Quote Originally Posted by piperdbh View Post
Here's my two cents' worth:
The kilt or belted plaid may have fallen out of favor as more people worked in factories with machinery that could easily entangle stray fabric. (I used to work in a sawmill, and a tooth on the blade once caught my leather glove and could have chewed my arm into pulp. Thanks be to the Lord, the glove slipped off and left my hand unharmed.) Britches would have made more sense than kilts to wear in a factory, and used far less fabric, making them cheaper to produce.

Kilts and tartan may have come back into favor in the late 1800s because of new dyes which could produce bolder colors than the old plant-based dyes. From what I've read about Victorian culture, they liked color.

The end.
There's definitely some truth in your theory, dbh. Trousers are much less likely to get caught up than yard after yard of kilt. However, there was almost no industry in the Highlands and where there was (the gunpowder works on Loch Fyne, for example) there are no records of the kilt being worn. Well, no, but there are two tales of trousers catching fire at the charcoal furnace that preceded the gunpower factory.

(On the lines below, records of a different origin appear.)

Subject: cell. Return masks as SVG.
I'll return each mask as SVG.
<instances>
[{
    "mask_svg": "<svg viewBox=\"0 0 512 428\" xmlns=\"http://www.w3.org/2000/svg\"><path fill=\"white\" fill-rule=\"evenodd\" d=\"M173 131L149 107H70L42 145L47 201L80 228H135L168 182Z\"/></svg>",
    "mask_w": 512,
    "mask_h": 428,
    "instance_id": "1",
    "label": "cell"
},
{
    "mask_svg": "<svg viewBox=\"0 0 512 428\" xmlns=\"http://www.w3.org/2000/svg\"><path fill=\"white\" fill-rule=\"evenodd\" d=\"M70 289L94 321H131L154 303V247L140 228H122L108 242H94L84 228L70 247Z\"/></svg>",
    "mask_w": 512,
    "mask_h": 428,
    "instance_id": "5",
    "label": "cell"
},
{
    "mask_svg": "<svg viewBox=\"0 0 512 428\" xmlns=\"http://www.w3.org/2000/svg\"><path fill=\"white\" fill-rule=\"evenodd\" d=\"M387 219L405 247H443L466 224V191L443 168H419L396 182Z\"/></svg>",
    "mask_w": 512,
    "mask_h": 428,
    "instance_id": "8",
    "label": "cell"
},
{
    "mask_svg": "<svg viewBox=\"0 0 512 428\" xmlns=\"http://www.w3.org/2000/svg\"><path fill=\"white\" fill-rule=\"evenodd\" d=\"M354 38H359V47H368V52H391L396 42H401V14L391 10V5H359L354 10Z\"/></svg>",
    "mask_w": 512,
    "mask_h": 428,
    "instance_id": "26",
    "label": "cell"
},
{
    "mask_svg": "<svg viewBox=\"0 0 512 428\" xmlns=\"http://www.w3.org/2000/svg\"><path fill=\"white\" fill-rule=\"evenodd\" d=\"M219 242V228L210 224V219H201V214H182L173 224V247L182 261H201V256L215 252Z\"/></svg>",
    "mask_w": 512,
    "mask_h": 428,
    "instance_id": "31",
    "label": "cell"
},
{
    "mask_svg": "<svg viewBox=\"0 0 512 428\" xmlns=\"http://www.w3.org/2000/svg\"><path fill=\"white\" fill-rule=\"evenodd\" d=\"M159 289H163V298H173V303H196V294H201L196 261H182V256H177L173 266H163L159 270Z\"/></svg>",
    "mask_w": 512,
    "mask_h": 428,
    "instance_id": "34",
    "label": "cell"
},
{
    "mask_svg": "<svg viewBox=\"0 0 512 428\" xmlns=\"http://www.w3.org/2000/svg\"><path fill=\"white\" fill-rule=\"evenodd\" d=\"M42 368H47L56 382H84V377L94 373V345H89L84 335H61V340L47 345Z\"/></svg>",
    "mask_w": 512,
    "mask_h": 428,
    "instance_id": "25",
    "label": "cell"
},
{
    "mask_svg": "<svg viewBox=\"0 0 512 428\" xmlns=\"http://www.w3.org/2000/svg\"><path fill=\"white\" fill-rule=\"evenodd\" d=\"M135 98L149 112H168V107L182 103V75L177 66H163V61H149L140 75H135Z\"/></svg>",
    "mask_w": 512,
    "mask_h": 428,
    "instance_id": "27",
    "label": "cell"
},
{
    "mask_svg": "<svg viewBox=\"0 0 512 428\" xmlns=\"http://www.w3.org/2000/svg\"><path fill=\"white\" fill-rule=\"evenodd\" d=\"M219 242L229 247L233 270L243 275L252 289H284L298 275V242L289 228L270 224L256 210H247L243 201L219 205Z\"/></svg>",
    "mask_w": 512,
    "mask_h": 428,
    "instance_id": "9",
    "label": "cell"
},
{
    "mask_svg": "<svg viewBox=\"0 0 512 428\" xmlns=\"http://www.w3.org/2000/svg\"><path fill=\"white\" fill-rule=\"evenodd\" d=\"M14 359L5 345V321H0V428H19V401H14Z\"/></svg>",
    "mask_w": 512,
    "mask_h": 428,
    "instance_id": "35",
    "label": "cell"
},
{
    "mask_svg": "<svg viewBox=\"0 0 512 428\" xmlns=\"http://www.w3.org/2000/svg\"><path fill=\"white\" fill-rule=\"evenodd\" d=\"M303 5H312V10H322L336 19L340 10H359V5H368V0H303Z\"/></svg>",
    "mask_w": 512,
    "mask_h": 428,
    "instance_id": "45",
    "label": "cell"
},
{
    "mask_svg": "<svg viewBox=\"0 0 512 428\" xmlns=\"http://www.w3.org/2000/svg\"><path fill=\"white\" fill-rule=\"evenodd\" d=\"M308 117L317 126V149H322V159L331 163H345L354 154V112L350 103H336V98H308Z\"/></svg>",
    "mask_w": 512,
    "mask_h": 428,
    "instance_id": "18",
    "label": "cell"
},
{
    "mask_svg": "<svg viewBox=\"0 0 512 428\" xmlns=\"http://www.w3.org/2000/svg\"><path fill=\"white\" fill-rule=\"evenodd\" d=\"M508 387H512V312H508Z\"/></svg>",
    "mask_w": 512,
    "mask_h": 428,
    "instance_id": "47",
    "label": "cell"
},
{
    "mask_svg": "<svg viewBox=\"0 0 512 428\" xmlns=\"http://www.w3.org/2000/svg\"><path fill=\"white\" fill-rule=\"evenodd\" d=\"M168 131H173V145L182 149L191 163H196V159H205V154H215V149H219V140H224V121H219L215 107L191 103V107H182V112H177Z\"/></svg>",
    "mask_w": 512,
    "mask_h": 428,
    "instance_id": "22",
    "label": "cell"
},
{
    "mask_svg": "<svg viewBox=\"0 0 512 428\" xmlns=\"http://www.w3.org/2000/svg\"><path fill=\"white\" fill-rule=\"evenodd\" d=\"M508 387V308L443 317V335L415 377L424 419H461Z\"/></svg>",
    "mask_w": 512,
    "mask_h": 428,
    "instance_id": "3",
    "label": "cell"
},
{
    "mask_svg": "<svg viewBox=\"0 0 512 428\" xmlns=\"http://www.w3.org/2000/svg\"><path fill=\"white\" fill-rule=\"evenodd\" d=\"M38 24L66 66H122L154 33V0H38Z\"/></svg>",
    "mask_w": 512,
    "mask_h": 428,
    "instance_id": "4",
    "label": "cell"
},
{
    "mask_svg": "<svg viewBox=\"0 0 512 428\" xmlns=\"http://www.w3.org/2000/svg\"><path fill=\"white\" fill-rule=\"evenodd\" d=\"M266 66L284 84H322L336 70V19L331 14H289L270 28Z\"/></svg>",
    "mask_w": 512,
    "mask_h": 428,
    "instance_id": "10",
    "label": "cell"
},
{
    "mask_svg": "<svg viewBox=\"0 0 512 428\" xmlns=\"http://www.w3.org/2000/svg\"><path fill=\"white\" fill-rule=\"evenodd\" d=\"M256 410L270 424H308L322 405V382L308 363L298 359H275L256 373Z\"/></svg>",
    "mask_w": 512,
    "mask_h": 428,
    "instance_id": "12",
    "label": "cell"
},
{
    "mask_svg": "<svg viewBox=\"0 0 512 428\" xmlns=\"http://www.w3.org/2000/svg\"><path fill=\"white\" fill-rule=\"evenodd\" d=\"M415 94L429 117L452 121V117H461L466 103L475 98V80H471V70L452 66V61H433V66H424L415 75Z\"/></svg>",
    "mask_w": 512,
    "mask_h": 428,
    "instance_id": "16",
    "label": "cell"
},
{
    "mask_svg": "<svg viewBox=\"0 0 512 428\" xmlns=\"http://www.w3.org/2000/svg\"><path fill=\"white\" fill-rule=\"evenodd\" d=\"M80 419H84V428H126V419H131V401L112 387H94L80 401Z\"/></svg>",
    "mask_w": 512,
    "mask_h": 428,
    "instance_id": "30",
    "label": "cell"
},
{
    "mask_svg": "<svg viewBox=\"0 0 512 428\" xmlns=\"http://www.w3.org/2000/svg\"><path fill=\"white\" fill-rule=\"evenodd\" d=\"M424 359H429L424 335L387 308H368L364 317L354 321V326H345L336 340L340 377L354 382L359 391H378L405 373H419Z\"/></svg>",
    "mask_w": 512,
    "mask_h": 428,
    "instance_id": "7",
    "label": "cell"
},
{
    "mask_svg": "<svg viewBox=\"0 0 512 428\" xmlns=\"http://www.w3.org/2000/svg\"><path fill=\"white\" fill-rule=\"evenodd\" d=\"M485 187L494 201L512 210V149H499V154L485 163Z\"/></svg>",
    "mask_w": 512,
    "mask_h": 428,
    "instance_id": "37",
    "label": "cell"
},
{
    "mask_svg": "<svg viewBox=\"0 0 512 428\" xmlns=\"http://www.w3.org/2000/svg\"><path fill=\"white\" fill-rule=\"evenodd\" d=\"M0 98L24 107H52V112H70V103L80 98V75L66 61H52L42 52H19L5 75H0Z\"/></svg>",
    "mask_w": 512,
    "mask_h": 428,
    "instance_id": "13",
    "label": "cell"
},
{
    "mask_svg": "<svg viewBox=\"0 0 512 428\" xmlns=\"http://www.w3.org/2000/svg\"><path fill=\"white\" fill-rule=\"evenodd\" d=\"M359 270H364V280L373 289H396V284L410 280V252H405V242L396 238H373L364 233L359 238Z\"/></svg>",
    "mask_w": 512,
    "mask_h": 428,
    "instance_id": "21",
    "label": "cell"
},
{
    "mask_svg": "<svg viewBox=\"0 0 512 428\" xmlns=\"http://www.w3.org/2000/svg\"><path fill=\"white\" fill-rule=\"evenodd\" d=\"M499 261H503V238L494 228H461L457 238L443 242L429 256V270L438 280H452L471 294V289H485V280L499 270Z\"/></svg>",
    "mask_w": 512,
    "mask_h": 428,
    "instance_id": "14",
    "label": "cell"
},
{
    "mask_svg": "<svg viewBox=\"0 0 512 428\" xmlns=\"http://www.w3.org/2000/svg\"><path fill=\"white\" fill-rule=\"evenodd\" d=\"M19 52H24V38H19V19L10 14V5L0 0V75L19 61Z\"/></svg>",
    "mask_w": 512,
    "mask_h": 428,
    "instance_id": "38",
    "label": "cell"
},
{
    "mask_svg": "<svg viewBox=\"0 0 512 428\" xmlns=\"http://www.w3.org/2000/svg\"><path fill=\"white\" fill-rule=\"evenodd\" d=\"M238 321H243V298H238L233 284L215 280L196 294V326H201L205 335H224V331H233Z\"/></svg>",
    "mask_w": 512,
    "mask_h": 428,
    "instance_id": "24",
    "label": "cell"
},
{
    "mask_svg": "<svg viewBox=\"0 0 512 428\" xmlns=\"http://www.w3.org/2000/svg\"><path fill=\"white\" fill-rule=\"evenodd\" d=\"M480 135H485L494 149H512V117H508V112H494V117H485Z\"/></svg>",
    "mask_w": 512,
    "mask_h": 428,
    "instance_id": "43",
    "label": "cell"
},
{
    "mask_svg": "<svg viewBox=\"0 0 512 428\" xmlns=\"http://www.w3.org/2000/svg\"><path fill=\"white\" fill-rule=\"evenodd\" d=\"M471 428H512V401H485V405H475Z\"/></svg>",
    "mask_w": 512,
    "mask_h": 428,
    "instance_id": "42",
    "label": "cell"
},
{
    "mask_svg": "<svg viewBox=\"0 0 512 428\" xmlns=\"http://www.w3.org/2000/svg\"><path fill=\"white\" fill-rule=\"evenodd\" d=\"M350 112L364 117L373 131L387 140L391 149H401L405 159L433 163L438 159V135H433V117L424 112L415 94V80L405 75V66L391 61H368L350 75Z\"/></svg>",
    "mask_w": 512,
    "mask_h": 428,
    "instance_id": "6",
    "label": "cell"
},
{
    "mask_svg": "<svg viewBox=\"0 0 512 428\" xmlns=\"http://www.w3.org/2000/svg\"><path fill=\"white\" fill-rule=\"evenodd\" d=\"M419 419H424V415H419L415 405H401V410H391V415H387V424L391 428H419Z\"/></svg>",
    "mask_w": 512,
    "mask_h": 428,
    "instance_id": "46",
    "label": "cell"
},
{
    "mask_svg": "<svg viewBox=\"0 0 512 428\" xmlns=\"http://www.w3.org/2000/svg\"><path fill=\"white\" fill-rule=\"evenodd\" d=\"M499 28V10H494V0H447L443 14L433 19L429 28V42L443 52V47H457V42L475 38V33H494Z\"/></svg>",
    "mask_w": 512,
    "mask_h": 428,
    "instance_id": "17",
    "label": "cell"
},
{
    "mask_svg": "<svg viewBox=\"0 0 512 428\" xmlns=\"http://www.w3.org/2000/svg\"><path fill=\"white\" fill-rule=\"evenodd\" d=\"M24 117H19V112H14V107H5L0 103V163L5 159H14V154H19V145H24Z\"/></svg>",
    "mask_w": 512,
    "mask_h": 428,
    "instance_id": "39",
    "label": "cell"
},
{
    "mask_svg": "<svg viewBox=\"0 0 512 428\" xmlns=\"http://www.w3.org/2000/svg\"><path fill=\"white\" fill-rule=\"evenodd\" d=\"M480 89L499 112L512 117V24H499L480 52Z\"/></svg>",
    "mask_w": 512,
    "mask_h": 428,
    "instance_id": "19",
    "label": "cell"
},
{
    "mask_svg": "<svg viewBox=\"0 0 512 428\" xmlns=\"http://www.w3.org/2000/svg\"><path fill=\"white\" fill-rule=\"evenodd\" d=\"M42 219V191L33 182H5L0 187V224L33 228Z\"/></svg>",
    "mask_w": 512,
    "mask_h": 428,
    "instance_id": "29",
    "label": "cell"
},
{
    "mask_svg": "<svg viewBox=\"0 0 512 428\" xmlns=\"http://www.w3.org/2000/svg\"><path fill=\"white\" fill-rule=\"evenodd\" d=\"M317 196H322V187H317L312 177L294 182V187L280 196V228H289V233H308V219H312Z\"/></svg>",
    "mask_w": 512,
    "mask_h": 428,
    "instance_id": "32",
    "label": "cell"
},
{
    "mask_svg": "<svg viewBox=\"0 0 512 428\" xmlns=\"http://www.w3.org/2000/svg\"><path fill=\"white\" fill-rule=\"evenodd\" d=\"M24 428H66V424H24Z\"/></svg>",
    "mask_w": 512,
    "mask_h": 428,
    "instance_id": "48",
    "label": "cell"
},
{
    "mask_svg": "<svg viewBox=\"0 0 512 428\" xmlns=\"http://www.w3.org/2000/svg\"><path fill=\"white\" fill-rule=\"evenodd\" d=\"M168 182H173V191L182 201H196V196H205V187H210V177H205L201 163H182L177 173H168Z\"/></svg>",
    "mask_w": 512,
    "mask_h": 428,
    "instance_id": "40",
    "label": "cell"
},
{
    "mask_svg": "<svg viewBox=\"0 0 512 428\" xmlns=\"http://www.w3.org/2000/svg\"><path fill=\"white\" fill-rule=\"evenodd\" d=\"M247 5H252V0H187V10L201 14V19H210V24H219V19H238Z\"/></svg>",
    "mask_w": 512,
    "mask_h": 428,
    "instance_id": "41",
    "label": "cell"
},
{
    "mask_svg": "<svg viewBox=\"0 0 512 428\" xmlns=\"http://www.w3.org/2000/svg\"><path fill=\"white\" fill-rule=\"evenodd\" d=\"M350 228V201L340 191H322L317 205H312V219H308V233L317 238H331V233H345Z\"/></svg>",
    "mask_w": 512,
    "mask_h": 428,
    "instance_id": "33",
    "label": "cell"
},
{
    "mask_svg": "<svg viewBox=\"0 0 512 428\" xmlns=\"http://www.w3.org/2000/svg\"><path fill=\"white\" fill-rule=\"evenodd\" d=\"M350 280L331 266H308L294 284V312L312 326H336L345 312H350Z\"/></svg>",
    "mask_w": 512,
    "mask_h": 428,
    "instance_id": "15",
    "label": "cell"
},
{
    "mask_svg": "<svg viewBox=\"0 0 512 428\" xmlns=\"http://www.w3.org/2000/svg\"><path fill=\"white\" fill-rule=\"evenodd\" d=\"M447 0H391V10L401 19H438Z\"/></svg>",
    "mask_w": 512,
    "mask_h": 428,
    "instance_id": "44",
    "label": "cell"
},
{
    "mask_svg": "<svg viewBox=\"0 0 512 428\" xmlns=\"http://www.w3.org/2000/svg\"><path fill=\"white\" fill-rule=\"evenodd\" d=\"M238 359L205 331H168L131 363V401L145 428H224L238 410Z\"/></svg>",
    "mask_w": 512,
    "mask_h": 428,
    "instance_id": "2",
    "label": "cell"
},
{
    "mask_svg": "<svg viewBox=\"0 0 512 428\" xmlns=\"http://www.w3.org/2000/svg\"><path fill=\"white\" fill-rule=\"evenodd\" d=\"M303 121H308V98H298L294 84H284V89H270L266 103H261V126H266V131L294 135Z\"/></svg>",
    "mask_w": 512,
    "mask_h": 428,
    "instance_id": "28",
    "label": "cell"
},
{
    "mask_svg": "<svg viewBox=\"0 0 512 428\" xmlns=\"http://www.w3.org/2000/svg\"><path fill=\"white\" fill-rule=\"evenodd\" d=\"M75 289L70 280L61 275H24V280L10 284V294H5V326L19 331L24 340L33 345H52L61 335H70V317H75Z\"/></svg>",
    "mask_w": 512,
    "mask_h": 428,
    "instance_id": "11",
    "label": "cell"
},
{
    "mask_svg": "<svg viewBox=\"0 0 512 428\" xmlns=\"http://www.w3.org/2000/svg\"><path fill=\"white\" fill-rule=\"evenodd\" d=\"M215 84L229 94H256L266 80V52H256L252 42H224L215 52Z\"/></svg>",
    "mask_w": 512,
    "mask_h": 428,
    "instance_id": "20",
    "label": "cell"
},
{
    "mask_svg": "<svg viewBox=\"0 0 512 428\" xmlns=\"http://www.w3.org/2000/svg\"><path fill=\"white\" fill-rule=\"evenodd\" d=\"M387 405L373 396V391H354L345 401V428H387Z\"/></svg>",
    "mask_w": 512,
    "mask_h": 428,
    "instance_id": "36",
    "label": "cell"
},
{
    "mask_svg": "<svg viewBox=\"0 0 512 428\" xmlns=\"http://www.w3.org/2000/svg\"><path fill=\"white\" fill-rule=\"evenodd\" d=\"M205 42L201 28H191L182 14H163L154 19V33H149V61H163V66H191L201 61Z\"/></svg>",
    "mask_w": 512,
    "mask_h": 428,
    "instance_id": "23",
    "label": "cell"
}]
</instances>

Industry in Scotland was pretty much located in Fife and in the Forth-to-Clyde industrial belt, with bits and pieces in Angus and up the east side of the country. I can assure you that it was hard enough on a grossly poor, Gaelic-speaking Highland family from, say, Highland Perthshire, having to go to one of those places of dirt and noise and crassness and sickness -- and rejection -- without making it even worse by having its male members kilted.